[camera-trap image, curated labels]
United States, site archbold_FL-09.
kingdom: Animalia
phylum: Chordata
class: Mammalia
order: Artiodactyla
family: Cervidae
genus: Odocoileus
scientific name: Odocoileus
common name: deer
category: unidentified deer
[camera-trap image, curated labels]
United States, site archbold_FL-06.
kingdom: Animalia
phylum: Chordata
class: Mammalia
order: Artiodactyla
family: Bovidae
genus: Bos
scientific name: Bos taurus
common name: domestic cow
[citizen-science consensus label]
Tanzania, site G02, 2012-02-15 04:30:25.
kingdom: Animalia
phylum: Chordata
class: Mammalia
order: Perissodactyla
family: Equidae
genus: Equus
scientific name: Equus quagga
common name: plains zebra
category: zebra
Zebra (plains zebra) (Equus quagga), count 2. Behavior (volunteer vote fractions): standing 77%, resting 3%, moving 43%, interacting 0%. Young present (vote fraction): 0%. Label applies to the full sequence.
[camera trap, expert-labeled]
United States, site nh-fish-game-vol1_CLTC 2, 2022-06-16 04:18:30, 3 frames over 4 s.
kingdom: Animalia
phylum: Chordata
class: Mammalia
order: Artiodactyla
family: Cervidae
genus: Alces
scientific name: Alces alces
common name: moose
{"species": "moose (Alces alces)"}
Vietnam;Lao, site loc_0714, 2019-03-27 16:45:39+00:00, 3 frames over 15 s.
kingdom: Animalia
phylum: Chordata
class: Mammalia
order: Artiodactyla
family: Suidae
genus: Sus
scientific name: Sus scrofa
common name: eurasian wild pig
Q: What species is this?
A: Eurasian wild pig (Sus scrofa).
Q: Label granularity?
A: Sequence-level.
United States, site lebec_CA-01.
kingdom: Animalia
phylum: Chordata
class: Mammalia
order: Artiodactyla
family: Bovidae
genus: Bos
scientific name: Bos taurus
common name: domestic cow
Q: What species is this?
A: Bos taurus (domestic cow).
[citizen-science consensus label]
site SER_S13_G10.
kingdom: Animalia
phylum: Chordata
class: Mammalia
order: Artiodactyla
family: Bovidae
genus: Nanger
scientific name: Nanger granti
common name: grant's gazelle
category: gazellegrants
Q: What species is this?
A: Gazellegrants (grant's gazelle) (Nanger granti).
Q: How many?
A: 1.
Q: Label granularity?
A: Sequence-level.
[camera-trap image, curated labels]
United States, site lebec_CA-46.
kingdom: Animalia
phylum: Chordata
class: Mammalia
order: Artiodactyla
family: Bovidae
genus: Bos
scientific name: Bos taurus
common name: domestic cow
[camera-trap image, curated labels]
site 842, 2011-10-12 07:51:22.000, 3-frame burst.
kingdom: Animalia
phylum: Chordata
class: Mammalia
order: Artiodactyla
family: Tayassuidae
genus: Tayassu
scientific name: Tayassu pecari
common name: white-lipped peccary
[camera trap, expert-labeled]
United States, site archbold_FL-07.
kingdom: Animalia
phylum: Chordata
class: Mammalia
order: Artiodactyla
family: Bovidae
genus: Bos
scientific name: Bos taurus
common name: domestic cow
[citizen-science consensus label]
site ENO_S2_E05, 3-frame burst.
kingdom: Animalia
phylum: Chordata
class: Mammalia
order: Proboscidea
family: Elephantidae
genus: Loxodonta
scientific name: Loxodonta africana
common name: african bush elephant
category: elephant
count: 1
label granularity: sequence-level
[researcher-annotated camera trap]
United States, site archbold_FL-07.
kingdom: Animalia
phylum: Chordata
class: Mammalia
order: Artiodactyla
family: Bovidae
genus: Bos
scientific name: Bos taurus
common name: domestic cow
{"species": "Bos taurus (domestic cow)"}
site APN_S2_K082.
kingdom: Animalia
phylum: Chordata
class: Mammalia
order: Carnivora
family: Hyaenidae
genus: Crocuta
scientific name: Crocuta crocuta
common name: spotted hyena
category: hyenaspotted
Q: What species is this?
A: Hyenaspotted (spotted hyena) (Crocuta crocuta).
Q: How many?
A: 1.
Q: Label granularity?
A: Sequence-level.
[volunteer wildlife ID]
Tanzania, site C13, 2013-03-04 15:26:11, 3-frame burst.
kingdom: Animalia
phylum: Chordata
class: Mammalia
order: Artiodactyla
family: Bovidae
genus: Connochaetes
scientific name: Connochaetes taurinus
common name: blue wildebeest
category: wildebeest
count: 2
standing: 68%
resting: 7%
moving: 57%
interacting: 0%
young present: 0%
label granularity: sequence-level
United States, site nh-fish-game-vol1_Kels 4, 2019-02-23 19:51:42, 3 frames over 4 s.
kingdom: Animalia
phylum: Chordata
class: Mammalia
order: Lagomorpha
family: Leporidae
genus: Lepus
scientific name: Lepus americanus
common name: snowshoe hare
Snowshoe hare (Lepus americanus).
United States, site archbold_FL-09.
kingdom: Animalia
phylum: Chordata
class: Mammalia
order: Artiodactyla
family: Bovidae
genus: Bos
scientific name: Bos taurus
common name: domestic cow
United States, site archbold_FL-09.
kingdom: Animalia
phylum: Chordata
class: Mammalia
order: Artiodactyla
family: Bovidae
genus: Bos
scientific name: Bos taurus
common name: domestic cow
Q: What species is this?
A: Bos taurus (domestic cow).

************

▶ [WHAT YOU ARE ASKED TO DO]: Work out how many lines of the data above hold the word "Tanzania", and write only the count.

▶ [SOLUTION FOR THIS PROBLEM]: 2